Nessa lógica linear, extremamente simplificada para fins didáticos, está contido um raciocínio não linear, que se fundamenta no Estatuto da Cidade (Lei nº 10.257/2001). Este estabelece que o pleno desenvolvimento das funções sociais da cidade e da propriedade urbana deve ser compartilhado pela administração com a população e associações representativas dos vários segmentos da comunidade. Em termos práticos, isso se traduz na inclusão de demandas comunitárias na Lei do Orçamento anual, cujas dotações orçamentárias produzem mudanças na estrutura física da vizinhança.

Assim, se a satisfação de necessidades populares depende de recursos financeiros obtidos através do orçamento participativo, mais do que justificada está a necessidade de o partido retomar a frente do  processo de organização da população, por vizinhanças. Reduzindo-se esse processo à vizinhança, multiplica-se exponencialmente o número de lideranças potenciais, maximiza-se a possibilidade de disseminação ideológica do partido e, em última instância, fideliza-se o eleitorado.

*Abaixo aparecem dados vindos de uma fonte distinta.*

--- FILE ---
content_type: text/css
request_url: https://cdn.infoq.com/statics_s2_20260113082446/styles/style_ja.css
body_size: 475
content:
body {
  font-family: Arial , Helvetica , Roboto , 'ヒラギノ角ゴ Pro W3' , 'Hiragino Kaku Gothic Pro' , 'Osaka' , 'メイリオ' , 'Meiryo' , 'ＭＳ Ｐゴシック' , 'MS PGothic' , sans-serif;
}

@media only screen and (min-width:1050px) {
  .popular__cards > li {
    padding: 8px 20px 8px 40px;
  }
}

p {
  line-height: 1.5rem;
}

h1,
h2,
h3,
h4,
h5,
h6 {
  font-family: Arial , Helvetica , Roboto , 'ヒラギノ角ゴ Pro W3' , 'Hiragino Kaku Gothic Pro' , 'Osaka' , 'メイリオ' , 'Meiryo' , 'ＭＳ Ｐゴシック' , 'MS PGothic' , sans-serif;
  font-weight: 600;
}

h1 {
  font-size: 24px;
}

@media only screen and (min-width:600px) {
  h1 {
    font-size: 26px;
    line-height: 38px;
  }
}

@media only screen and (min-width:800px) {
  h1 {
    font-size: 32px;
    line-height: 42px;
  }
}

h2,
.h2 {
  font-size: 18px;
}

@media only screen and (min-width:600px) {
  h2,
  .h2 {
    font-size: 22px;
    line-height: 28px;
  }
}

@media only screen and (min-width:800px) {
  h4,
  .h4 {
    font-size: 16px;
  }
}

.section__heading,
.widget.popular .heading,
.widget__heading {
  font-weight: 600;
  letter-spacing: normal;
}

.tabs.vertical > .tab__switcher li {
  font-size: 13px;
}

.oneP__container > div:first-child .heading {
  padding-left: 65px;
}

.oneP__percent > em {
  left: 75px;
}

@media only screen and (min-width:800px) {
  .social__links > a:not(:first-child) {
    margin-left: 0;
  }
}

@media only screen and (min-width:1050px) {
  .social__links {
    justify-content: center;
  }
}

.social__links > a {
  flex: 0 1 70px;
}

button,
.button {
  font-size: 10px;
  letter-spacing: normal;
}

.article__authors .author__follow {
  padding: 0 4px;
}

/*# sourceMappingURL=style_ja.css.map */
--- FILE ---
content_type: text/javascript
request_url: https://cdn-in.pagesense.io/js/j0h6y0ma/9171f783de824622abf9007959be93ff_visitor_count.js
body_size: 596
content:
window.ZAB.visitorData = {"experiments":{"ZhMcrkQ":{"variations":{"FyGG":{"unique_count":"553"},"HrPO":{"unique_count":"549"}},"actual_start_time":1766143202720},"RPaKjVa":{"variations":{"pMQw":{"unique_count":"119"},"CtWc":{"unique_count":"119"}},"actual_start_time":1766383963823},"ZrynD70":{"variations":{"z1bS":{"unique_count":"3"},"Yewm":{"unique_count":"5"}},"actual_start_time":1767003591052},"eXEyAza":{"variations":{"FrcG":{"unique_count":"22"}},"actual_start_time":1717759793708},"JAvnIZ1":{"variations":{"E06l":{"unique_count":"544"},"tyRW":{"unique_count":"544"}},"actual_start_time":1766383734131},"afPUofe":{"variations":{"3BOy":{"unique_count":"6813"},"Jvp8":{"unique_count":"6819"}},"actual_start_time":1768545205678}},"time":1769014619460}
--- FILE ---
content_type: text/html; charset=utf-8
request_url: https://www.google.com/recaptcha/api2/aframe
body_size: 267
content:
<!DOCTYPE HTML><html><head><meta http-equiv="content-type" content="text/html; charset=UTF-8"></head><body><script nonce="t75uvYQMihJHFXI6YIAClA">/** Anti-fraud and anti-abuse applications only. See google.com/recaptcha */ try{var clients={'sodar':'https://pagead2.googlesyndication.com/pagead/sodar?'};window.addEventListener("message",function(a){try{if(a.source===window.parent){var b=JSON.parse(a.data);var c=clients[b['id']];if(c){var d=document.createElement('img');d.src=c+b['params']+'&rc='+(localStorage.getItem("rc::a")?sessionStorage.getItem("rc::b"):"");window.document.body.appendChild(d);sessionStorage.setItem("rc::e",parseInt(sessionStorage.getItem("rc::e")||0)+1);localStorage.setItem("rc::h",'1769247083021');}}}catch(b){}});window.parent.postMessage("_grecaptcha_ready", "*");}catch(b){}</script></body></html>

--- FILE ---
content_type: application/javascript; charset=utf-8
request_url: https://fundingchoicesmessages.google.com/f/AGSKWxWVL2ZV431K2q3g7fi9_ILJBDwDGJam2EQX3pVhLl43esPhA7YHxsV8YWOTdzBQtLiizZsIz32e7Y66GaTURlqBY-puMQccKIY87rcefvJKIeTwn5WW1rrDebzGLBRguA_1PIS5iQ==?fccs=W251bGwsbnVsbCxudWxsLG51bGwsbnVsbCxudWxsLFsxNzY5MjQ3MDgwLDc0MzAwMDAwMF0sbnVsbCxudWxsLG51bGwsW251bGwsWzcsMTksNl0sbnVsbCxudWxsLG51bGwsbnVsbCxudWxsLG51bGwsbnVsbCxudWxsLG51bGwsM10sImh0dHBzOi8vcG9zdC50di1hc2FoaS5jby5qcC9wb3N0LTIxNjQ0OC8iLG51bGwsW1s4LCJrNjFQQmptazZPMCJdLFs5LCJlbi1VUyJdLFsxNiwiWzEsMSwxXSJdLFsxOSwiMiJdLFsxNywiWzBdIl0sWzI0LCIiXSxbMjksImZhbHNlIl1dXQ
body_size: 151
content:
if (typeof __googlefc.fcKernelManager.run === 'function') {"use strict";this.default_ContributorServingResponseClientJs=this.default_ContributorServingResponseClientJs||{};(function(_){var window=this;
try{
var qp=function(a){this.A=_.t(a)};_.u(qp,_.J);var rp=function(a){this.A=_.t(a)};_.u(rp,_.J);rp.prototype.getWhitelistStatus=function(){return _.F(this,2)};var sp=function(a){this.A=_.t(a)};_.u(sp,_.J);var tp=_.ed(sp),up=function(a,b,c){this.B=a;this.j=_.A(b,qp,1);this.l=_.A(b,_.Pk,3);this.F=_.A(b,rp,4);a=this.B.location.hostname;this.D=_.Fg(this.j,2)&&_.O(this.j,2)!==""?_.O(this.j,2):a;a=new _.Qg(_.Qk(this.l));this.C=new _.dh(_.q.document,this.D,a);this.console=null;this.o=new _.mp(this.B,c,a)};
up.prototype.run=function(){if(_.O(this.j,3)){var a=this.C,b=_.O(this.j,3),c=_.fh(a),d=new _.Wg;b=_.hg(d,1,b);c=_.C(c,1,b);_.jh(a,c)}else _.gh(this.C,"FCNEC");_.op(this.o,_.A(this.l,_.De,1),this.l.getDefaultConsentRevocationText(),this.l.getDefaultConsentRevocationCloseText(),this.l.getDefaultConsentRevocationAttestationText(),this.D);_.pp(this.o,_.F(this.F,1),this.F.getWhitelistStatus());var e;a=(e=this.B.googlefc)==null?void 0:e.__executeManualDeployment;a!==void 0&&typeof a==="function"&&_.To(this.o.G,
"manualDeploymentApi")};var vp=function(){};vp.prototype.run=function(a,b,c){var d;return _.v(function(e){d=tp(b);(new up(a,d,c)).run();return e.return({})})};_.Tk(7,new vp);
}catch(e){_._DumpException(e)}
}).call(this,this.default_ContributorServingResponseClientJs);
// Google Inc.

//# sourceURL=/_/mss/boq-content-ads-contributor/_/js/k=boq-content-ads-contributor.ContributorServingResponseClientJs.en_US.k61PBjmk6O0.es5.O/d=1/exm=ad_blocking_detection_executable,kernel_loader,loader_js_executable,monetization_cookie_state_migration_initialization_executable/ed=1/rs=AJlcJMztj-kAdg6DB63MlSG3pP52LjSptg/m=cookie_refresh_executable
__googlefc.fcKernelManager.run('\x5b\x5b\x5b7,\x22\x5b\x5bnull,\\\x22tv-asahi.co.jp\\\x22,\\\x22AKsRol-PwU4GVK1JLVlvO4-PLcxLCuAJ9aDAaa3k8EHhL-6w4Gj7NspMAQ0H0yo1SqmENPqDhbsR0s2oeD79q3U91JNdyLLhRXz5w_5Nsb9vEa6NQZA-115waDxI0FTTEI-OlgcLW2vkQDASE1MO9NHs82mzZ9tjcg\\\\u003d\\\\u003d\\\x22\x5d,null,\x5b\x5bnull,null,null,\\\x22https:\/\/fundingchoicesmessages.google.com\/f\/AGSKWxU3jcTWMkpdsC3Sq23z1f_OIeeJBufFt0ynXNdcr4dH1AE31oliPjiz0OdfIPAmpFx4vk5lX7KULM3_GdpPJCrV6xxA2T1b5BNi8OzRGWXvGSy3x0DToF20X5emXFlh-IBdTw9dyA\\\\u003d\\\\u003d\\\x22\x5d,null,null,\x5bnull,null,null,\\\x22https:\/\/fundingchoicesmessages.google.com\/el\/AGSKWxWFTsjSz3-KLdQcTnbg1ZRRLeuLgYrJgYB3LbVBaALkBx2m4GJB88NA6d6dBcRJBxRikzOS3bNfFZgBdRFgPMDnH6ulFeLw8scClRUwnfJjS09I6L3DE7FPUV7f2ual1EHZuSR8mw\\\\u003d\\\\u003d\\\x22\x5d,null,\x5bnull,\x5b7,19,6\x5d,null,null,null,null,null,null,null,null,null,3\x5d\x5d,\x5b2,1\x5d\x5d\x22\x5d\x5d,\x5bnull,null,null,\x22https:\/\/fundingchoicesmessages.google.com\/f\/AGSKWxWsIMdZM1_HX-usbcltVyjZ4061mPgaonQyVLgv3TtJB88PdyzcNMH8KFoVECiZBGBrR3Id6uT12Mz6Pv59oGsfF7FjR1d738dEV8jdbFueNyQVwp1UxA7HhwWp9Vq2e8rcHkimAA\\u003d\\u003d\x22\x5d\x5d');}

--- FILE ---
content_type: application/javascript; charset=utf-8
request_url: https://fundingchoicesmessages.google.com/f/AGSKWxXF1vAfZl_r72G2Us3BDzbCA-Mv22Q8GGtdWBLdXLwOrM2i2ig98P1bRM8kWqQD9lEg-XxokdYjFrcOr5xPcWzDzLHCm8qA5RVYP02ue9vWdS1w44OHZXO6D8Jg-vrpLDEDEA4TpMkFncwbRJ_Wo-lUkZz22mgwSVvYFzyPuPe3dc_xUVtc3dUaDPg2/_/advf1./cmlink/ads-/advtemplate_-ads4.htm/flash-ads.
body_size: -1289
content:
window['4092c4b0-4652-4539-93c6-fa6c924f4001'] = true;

O PT da fidelização eleitoral

Um modelo de desenvolvimento social fortemente dotado de mecanismos democratizantes, que produzam distribuição de renda, riqueza e poder, no sentido da paráfrase do presidente nacional do PT, impõe uma sociedade civil organizada e responsável por seu futuro. Nesse sentido, esta reflexão reuniu elementos necessários para argumentar que grupos humanos que enfrentam dificuldades para ter acesso aos benefícios da vida urbana e rural contemporânea carecem urgentemente de organização.

O Partido dos Trabalhadores, que detém a maior bancada no Congresso, a segunda maior no Senado e  milhares de filiados Brasil afora tem a responsabilidade de catalisar a construção de uma sociedade civil organizada a partir das relações de vizinhança. Uma vizinhança organizada apresenta menores índices de criminalidade, tem maior êxito na inclusão de demandas na Lei do Orçamento anual, tem ganhos correspondentes em qualidade de vida e sofre menos abusos das classes economicamente dominantes. A disseminação desse fragmento da ideologia partidária para a população explorada, associada com a formação de lideranças comunitárias comprometidas com o princípio da gestão democrática da cidade, garante a manutenção das transformações produzidas pelo PT ao longo dos dez anos de governo federal e a fidelização do eleitorado.

Ricardo Carlos Hartmann é psicólogo, especialista em cidade, meio ambiente e políticas públicas e mestre em Arquitetura e Urbanismo. Atualmente trabalha na Secretaria de Desenvolvimento Econômico de Pinhais (PR).

Diogo Marques Cardoso é graduando em Ciências Econômicas pela Universidade Federal do Paraná. Atualmente trabalha na Secretaria de Desenvolvimento Econômico de Pinhais.